La terapia antiretrovirale a base di PI/r: un successo che dura da dieci anni
 
Efficacia immuno-virologica
Il più evidente effetto della soppressione virale è il recupero dei linfociti T CD4, che sappiamo essere inibiti dall’infezione da HIV attraverso molteplici meccanismi. Lo studio multicentrico EuroSIDA (1) ha fatto emergere un elemento fondamentale, cioè che è possibile, con tutti i limiti di uno studio osservazionale, mostrare differenze significative tra diversi backbone nucleosidici/nucleotidici ed anche tra le 2 classi farmacologiche che rappresentano il terzo farmaco che compone la HAART. In particolare, l’incremento annuale dei linfociti CD4/μL in presenza di assoluta soppressione virale <50 cp/mL è stato più evidente con la combinazione stavudina (d4T)/lamivudina (3TC) che con ZDV/3TC e collateralmente l’aumento più spiccato si è visto con gli inibitori della proteasi (PI) potenziati da ritonavir (50.8, 95% CI 38-63.6), in particolare con LPV/r (61, 95% CI 39.5-82.5). Ciò si distanzia anche da quanto raggiunto con la somministrazione di NNRTI (39.6, 95% CI 29.8-49.4).

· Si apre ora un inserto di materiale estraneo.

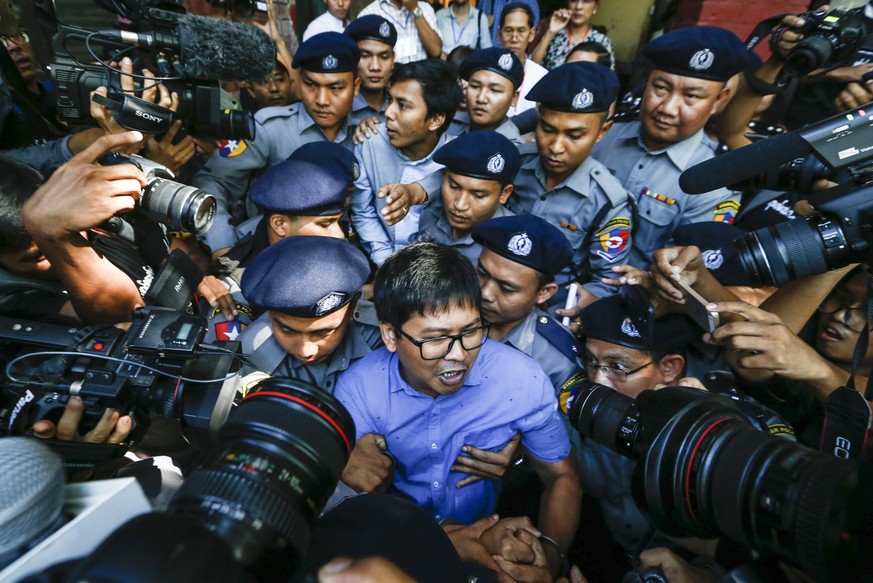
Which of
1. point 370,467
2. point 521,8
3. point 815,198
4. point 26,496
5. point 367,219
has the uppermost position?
point 521,8

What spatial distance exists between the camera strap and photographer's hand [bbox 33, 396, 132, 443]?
1943 millimetres

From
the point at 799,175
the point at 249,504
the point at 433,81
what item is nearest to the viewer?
the point at 249,504

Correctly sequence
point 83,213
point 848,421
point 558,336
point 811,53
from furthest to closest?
point 811,53 < point 558,336 < point 83,213 < point 848,421

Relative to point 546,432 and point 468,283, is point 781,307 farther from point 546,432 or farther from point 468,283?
point 468,283

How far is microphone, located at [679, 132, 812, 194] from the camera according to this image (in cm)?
139

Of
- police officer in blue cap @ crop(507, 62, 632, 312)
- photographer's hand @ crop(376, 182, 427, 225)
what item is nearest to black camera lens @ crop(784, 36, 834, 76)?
police officer in blue cap @ crop(507, 62, 632, 312)

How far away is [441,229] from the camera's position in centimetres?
306

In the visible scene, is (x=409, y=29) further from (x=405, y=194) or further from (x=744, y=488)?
(x=744, y=488)

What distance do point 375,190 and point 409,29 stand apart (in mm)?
2381

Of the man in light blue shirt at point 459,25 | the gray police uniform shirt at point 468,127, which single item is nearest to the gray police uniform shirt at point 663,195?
the gray police uniform shirt at point 468,127

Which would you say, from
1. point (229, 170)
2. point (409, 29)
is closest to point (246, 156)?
point (229, 170)

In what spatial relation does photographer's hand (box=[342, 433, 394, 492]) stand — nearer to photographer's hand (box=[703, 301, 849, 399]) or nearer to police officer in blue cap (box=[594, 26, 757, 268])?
photographer's hand (box=[703, 301, 849, 399])

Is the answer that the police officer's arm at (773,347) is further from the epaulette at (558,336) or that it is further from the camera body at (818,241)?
the epaulette at (558,336)

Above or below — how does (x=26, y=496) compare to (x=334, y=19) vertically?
below
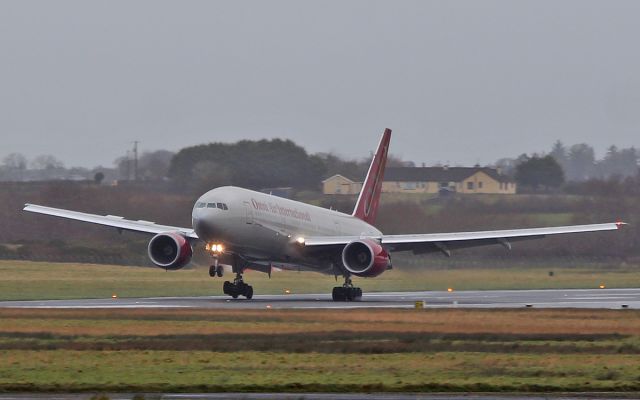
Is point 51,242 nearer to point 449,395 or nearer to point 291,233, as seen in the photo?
point 291,233

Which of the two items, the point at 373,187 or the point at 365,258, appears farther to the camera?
A: the point at 373,187

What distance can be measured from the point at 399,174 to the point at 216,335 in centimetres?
5679

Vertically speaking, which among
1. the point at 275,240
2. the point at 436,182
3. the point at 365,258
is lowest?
the point at 365,258

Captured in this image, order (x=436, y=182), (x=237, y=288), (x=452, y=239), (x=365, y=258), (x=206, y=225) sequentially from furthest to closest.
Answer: (x=436, y=182) → (x=452, y=239) → (x=237, y=288) → (x=365, y=258) → (x=206, y=225)

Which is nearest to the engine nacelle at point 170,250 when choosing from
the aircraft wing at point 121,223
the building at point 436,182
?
the aircraft wing at point 121,223

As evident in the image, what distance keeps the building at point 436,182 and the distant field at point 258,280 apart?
9.52 m

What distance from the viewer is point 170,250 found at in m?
54.5

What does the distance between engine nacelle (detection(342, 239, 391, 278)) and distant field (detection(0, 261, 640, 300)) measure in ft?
24.3

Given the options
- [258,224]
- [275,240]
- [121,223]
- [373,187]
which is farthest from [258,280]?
[258,224]

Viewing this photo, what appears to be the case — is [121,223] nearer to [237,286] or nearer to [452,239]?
[237,286]

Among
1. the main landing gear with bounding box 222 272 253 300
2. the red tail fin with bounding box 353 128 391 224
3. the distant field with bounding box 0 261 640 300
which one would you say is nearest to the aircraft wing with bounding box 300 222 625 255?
the main landing gear with bounding box 222 272 253 300

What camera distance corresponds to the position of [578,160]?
542ft

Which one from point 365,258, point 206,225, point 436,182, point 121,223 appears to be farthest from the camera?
point 436,182

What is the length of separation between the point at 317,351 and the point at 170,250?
80.1 ft
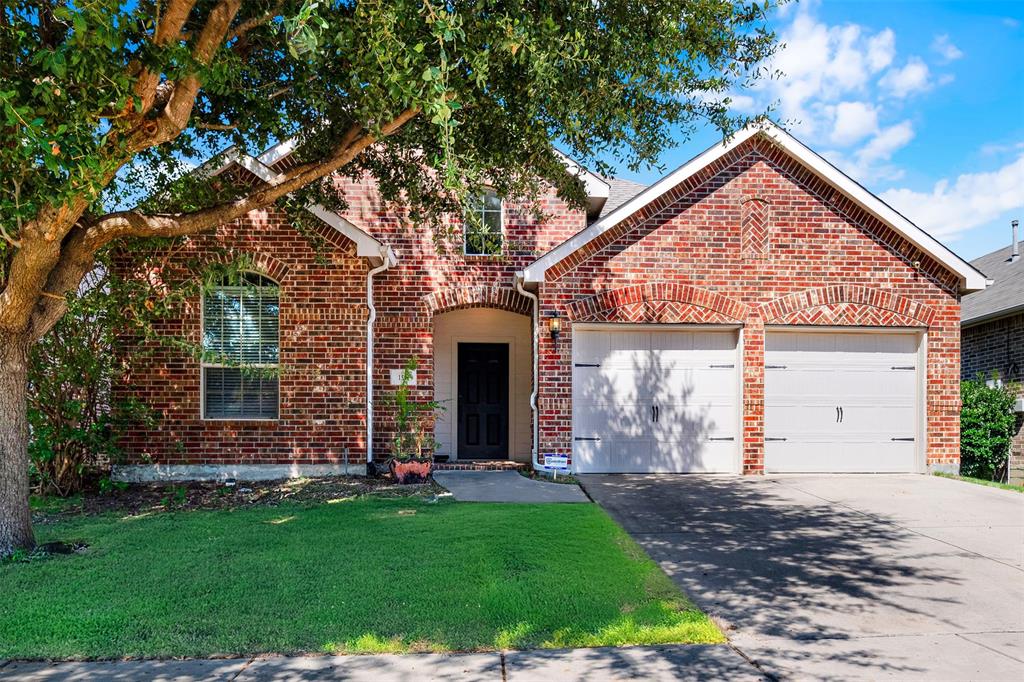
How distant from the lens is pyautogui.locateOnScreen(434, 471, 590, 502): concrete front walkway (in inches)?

Questo scenario ha avuto la conferma da trial randomizzati, anzitutto dallo studio M97-720 nei soggetti naïve, di cui è disponibile il follow-up a 7 anni (2). Questo studio ha dimostrato l’efficacia immuno-virologica del trattamento con LPV/r (che all’inizio dello studio era ancora in Soft Gel Capsules: 3 caps BID) in associazione con d4T e 3TC, anch’essi BID. In questo studio, accanto alla conferma dell’efficacia immuno-virologica a 360 settimane (nell’analisi intention-to-treat, il 59% dei soggetti mostrava HIV-RNA <50 cp/mL e il 61% <400 cp/mL) è emerso il dato fondamentale dell’assenza di resistenza a LPV/r. Nel corso del trattamento, anche in presenza di rebound virologico (19/28 soggetti con risultati disponibili) non è stato osservato lo sviluppo di resistenza ai PI: questi pazienti non hanno generalmente avuto bisogno di modificare il proprio schema terapeutico per ottenere nuovamente il successo virologico. Questo schema terapeutico ha dato ottimi risultati a lungo termine anche dal punto di vista immunologico, evidenziando come sia possibile ottenere un’immunoricostituzione anche nei soggetti che iniziavano la terapia antiretrovirale con CD4 <50/μL (3). Accanto ad una duratura ripresa del sistema immune - dopo 6 anni di terapia, il 95% dei pazienti trattati con LPV/r aveva una conta CD4 >350/μL, in confronto al 43% all’arruolamento – si associava anche una normalizzazione dei marcatori di attivazione espressi sui linfociti CD4 e CD8. Dopo 6 anni di trattamento, la mediana di attivazione dei linfociti CD4 era 3.3% (versus 23.1% in controlli storici) e quella dei linfociti CD8 era 5.8% (versus 39.3%).
Più recentemente, nello studio HEAT alla settimana 96, sia abacavir (ABC)/3TC che tenofovir (TDF)/3TC hanno mostrato efficacia antiretrovirale, sicurezza e tollerabilità paragonabili in combinazione con LPV/r nei pazienti naïve (4).